I know. I spent my entire lunch break today on EasySurf.


----------



## tim (Jun 5, 2009)

http://www.memo-camp.de/

It's like Cubemania for memory sports. It tracks your progress, can tell you which numbers you forgot the most, you can tell it which image you use for which number (major system).
That's how it looks like. You can choose the route you use for memorization and it shows you the location you're currently at. It also shows you the image associated with the number (in this case the year).
The drawback: It's only in German.


----------



## byu (Jun 6, 2009)

I'm trying to think of memory methods for memorizing cards... it's quite difficult, and I can't think of how to do it. Memorizing a string like 8C 4D 3H is a bit too much to do this 52 times.

EDIT: By just using visual memo, I got a 53.82 memo for a 10C (10 card).


----------



## Mike Hughey (Jun 6, 2009)

byu said:


> I'm trying to think of memory methods for memorizing cards... it's quite difficult, and I can't think of how to do it. Memorizing a string like 8C 4D 3H is a bit too much to do this 52 times.
> 
> EDIT: By just using visual memo, I got a 53.82 memo for a 10C (10 card).

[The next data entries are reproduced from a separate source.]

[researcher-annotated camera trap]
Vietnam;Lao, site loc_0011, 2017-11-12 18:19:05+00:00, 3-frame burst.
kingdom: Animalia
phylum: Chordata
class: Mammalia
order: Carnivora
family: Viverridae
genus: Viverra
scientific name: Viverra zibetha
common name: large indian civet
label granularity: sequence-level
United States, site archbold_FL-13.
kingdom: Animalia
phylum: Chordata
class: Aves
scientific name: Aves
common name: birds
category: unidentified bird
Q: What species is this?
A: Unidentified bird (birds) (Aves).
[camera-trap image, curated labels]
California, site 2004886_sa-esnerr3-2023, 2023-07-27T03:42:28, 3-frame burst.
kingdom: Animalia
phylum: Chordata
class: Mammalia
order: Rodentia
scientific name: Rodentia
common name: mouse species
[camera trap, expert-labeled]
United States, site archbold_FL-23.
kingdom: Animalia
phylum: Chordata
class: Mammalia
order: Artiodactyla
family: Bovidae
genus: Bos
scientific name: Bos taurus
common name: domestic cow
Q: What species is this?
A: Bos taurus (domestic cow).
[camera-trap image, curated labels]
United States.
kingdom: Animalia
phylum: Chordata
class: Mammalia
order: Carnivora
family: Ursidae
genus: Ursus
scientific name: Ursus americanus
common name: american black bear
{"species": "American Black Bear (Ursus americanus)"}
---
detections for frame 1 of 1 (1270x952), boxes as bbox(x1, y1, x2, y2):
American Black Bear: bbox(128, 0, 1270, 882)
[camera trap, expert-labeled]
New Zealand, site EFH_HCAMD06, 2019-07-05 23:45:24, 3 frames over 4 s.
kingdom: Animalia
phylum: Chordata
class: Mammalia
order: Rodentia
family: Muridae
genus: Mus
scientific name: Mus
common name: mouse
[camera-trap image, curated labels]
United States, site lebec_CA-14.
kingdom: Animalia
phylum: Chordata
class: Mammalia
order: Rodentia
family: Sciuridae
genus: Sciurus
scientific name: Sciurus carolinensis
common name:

I was able to use my normal Roman Rooms with the rank being a letter A to M and the suit being S, H, C, or D to create an image per card. It was a bit slow and not real efficient, but it worked.


----------



## trying-to-speedcube... (Jun 6, 2009)

I should have thought of that. _I bet Mike has done something crazy like that..._But that MemoCamp of yours, Tim, trains my memory and trains my German ^^ Thanks 

[email protected]#$%^&*()[];',./

^
|
|

That's 52 ^^

Edit: Lol, just saw the double-post


----------



## joey (Jun 6, 2009)

No way could you forget "F*&K" as a memo


----------



## trying-to-speedcube... (Jun 6, 2009)

That'll be H7, C5, C4, HJ


----------



## F.P. (Jun 6, 2009)

If you guys want to improve your short term memory I suggest you download this dual-n-back program:

http://brainworkshop.sourceforge.net

Dual-n-back improves your short term memory and therefore your g-factor/fluid intelligence.


----------



## Rubikgenius (Jun 9, 2009)

I have been investigating different memo methods and have a question: Which one is better? Visual or letters? Which one is better for long term memo and is easier to recall while solving.

Thanks


----------



## byu (Jun 9, 2009)

Well, to answer this question.

For 3x3, I think visual for corners is very useful if you do a symmetric ABBA, where A is edges and B is corners. That way, the memory can be extremely fast. For edges, I think letters will be easier to recall, but if you have a fast execution, then visual edges might be useful.

For 4x4 and bigcubes, visual is definitely not the way to go, because it usually won't stay in your memory for long enough.

For 2x2, visual is definitely useful.


----------



## Logan (Jun 10, 2009)

I am planning on learning BLD soon and this will really help.


----------